> Job:
Quote all of the entries word for word.

....................

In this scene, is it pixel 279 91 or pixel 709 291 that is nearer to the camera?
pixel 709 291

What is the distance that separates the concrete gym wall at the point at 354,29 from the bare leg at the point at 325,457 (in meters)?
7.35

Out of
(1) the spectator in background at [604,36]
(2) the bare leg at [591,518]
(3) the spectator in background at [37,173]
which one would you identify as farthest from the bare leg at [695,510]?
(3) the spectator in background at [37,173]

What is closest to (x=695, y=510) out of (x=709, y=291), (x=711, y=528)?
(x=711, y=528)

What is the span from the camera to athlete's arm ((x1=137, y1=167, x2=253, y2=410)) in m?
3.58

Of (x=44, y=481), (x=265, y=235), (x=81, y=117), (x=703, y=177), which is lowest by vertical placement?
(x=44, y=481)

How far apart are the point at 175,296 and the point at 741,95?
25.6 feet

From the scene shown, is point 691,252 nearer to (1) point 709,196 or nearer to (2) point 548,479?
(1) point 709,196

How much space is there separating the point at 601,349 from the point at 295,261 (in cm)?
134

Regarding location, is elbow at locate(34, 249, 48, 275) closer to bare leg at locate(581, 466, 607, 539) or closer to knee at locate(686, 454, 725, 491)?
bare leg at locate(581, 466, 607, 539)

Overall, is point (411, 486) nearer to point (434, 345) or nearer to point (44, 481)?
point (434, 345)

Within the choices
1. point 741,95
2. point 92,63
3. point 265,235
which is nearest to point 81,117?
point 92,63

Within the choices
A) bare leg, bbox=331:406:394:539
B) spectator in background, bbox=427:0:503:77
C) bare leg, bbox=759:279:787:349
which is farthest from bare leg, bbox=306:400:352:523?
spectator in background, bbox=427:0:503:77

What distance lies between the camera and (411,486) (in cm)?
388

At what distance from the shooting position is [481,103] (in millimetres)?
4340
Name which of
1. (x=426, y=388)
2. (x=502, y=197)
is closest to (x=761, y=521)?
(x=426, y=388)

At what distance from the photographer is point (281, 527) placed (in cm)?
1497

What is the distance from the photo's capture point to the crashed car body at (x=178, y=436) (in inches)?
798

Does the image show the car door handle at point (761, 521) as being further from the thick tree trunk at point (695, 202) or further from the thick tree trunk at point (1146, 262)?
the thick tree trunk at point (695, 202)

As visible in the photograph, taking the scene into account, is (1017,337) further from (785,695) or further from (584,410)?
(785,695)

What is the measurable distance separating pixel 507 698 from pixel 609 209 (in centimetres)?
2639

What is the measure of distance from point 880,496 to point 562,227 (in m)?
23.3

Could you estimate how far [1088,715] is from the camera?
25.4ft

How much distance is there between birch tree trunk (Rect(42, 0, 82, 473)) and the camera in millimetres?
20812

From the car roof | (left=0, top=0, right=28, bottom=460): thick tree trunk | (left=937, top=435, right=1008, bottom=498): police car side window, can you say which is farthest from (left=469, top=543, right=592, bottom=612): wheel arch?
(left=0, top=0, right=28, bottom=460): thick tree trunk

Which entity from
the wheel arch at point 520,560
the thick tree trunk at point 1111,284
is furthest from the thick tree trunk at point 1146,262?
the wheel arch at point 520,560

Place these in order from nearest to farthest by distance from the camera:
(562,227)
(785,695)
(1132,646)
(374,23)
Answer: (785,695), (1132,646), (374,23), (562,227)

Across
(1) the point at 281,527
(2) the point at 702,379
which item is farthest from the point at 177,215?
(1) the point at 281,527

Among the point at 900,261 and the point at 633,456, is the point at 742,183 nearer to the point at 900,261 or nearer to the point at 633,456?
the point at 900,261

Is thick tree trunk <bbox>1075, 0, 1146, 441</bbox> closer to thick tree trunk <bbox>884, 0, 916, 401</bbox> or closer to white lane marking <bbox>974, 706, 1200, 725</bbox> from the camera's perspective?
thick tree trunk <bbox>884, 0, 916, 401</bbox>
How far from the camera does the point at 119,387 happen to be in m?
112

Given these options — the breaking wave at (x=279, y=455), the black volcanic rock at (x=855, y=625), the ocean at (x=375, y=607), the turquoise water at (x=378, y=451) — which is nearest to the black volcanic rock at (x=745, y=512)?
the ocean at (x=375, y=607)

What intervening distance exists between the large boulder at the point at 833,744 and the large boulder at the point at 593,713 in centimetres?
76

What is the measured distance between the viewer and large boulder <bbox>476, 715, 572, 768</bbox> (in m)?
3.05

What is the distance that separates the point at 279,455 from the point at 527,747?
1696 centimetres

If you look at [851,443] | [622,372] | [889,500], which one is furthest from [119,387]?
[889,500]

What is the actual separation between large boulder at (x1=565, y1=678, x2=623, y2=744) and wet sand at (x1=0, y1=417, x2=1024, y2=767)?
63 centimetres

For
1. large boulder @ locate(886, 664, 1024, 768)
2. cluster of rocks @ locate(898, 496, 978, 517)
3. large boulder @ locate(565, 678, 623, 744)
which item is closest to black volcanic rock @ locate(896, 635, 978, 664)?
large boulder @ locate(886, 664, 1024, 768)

....................

> Output for this task:
In this scene, is it pixel 279 91 or pixel 709 291 that is nearer to the camera?
pixel 709 291

What is the distance that separates the concrete gym wall at the point at 354,29 from the bare leg at the point at 325,457 (in meters)?
7.35

Out of
(1) the spectator in background at [604,36]
(2) the bare leg at [591,518]
(3) the spectator in background at [37,173]
which one would you identify as farthest from the bare leg at [695,510]?
(3) the spectator in background at [37,173]

What is closest to (x=695, y=510) out of (x=709, y=291), (x=711, y=528)?
(x=711, y=528)

What is the span from the camera to athlete's arm ((x1=137, y1=167, x2=253, y2=410)) in m?
3.58

Of (x=44, y=481), (x=265, y=235), (x=81, y=117), (x=703, y=177), which is lowest by vertical placement?
(x=44, y=481)

How far apart are the point at 175,296 and the point at 741,95?
25.6 feet

From the scene shown, is point 691,252 nearer to (1) point 709,196 or nearer to (2) point 548,479?
(1) point 709,196

How much space is there separating the point at 601,349 from the point at 295,261 (in cm)?
134

Regarding location, is elbow at locate(34, 249, 48, 275) closer to bare leg at locate(581, 466, 607, 539) or closer to knee at locate(686, 454, 725, 491)?
bare leg at locate(581, 466, 607, 539)

Overall, is point (411, 486) nearer to point (434, 345) or nearer to point (44, 481)?
point (434, 345)

Within the choices
1. point 741,95
2. point 92,63
3. point 265,235
which is nearest to point 81,117?
point 92,63

Within the choices
A) bare leg, bbox=331:406:394:539
B) spectator in background, bbox=427:0:503:77
C) bare leg, bbox=759:279:787:349
which is farthest from bare leg, bbox=306:400:352:523?
spectator in background, bbox=427:0:503:77

What distance lies between the camera and (411,486) (in cm)?
388

At what distance from the shooting position is [481,103] (in millimetres)?
4340
Name which of
1. (x=426, y=388)
2. (x=502, y=197)
is closest to (x=761, y=521)?
(x=426, y=388)

At what distance from the photographer is point (281, 527) placed (in cm)?
1497

What is the distance from the photo's capture point to the crashed car body at (x=178, y=436) (in inches)?
798

Does the image show the car door handle at point (761, 521) as being further from the thick tree trunk at point (695, 202) or further from the thick tree trunk at point (1146, 262)?
the thick tree trunk at point (695, 202)

As visible in the photograph, taking the scene into account, is (1017,337) further from (785,695) or further from (584,410)?
(785,695)

What is the measurable distance separating pixel 507 698 from pixel 609 209 (in centimetres)?
2639

What is the measure of distance from point 880,496 to point 562,227 (in m)?
23.3

Could you estimate how far [1088,715] is from the camera?
25.4ft

How much distance is there between birch tree trunk (Rect(42, 0, 82, 473)) and the camera in millimetres?
20812

From the car roof | (left=0, top=0, right=28, bottom=460): thick tree trunk | (left=937, top=435, right=1008, bottom=498): police car side window, can you say which is farthest from (left=469, top=543, right=592, bottom=612): wheel arch?
(left=0, top=0, right=28, bottom=460): thick tree trunk

Which entity from
the wheel arch at point 520,560
the thick tree trunk at point 1111,284
is furthest from the thick tree trunk at point 1146,262?
the wheel arch at point 520,560

Place these in order from nearest to farthest by distance from the camera:
(562,227)
(785,695)
(1132,646)
(374,23)
Answer: (785,695), (1132,646), (374,23), (562,227)

Across
(1) the point at 281,527
(2) the point at 702,379
which item is farthest from the point at 177,215?
(1) the point at 281,527

Among the point at 900,261 and the point at 633,456, is the point at 742,183 nearer to the point at 900,261 or nearer to the point at 633,456?
the point at 900,261

Is thick tree trunk <bbox>1075, 0, 1146, 441</bbox> closer to thick tree trunk <bbox>884, 0, 916, 401</bbox> or closer to white lane marking <bbox>974, 706, 1200, 725</bbox> from the camera's perspective?
thick tree trunk <bbox>884, 0, 916, 401</bbox>
How far from the camera does the point at 119,387 happen to be in m?
112

Given these options — the breaking wave at (x=279, y=455), the black volcanic rock at (x=855, y=625), the ocean at (x=375, y=607), the turquoise water at (x=378, y=451) — which is nearest to the black volcanic rock at (x=745, y=512)?
the ocean at (x=375, y=607)

What intervening distance exists between the large boulder at the point at 833,744 and the large boulder at the point at 593,713 in centimetres?
76

What is the measured distance between the viewer and large boulder <bbox>476, 715, 572, 768</bbox> (in m)?
3.05

What is the distance that separates the point at 279,455 from the point at 527,747?
1696 centimetres

If you look at [851,443] | [622,372] | [889,500], which one is furthest from [119,387]?
[889,500]

What is the actual separation between large boulder at (x1=565, y1=678, x2=623, y2=744) and wet sand at (x1=0, y1=417, x2=1024, y2=767)?
63 centimetres

For
1. large boulder @ locate(886, 664, 1024, 768)
2. cluster of rocks @ locate(898, 496, 978, 517)
3. large boulder @ locate(565, 678, 623, 744)
which item is closest to black volcanic rock @ locate(896, 635, 978, 664)?
large boulder @ locate(886, 664, 1024, 768)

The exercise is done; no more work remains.